My Dairy Man spends a lot of time out on the dairy. Like, a lot. He usually hits the dirt around 7 a.m. and I see neither hide nor hair of him until 8 or 9 p.m.
The time between when I get home from work and when I see the hardworking farmer can be a lonely time. In the first few months of our marriage (harvest time), it was actually much worse. I resented it. I felt like I barely had a husband. When he finally got home, we would scarf down a quick dinner, spend 20-30 minutes catching up, and then head to bed so that we could wake up to do it all over again. It got better when we actually started living on the dairy, but the Dairy Man’s life is still at the mercy of the farm. If something breaks, he has to fix it. If an employee needs assistance, he has to help. If the cows get out, he obviously has to wrangle. Regardless of the time, day or night, the dairy almost always comes first.
This reality has been the most challenging adjustment as I learn how to live as a modern farm wife. I grew up in a family that treated work very differently. My dad was home for dinner almost every night; no one was calling him at 4 a.m. to report a problem; he could plan his days and we could plan on him.
But farming is very different. Long hours and lack of freedom come with the territory. This is your name on the line, your reputation, your livelihood. There is a high level of personal investment. Farming is like any other small business … if the business were on steroids. Farming will never, ever be a 9-5.
Honestly? I’m still adjusting. I suspect it make take years. The all-encompassing nature of the farm still shocks and annoys me. My Dairy Man will spend the rest of his life trying to find balance and I’ll spend the rest of my life trying to accept that we often won’t achieve it.
A few months before we got married, Dairy Man and I were in a premarital counseling session that changed everything. While addressing my fears of living in the country and marrying a farmer, I came up with a laundry list of worries: living in the middle of nowhere, dealing with my husband’s work schedule, and giving up career options to follow him. Would he make enough time for me? Would I get lonely? How could I survive when the nearest mall or Starbucks was 45 minutes away? What kind of future would I have?

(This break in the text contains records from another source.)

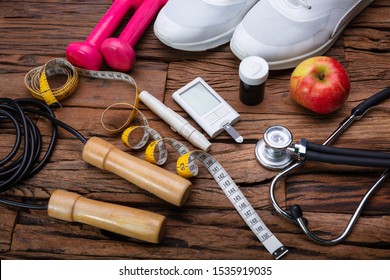 Blackboard With Diabetes Word Near Sports Equipment And Glucometer. Diabetes And Exercise Concept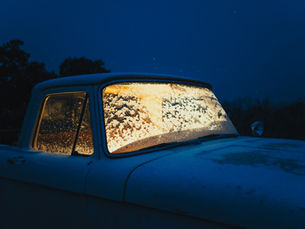 Truck with frosted windows under a dark blue sky, illuminated from within. Snow-covered roof creating a serene, wintry atmosphere.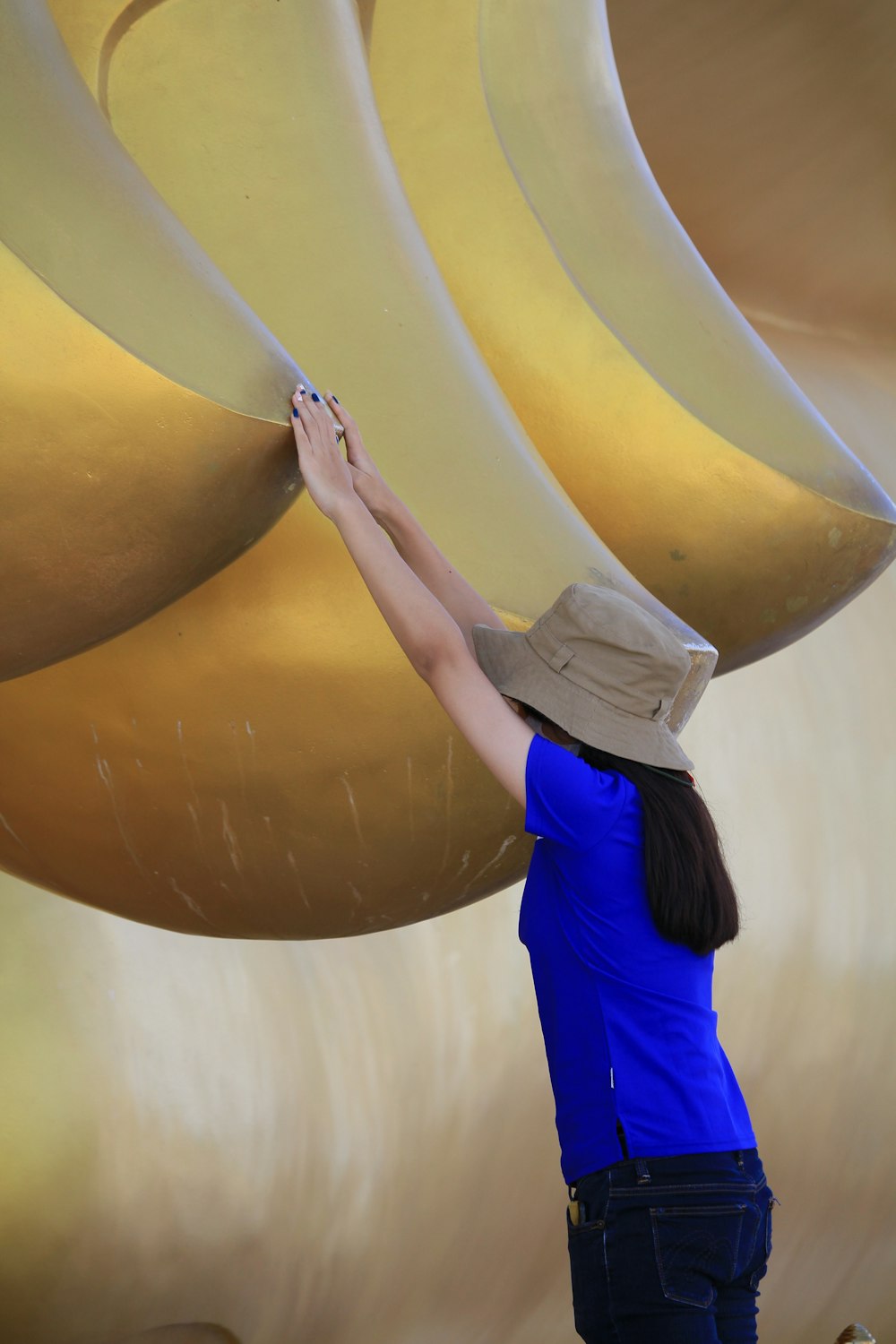 a woman in a blue shirt and a tan hat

When I stopped to take a breath, Dairy Man started talking. He talked about his love of farming and his eagerness to grow and innovate on the dairy. His passion was palpable; his eyes were gleaming; his ambition was remarkable. And then he said, “But I feel so guilty about all of this because I know Jess is unhappy. And I understand, but I just don’t know what to do.”
BAM. My selfishness hit me like a load of bricks. And it hurt. It hurt to see that I was unintentionally stomping all over his dreams. It hurt to know that I was taking the joy out of something he loved so much. That’s when I decided to stop digging in my heels. I chose him and thus, I chose this life. If we were going to be happy, I would have to start being ok with this.
I’m proud of my husband. I’m proud of how hard he works and how big he dreams. He inspires me to do more and push myself harder. I need to reciprocate. Even though the stiletto-wearing city girl from five years ago would have been horrified at the prospect of living in the land of sky, dirt, and cows, this is exactly where I’m supposed to be.
And so, when I am eating yet another dinner alone, I remind myself why I’m here. The Dairy Man and I both have things to learn, but we’re on the same team. Even if the team uniform requires old jeans and rubber boots.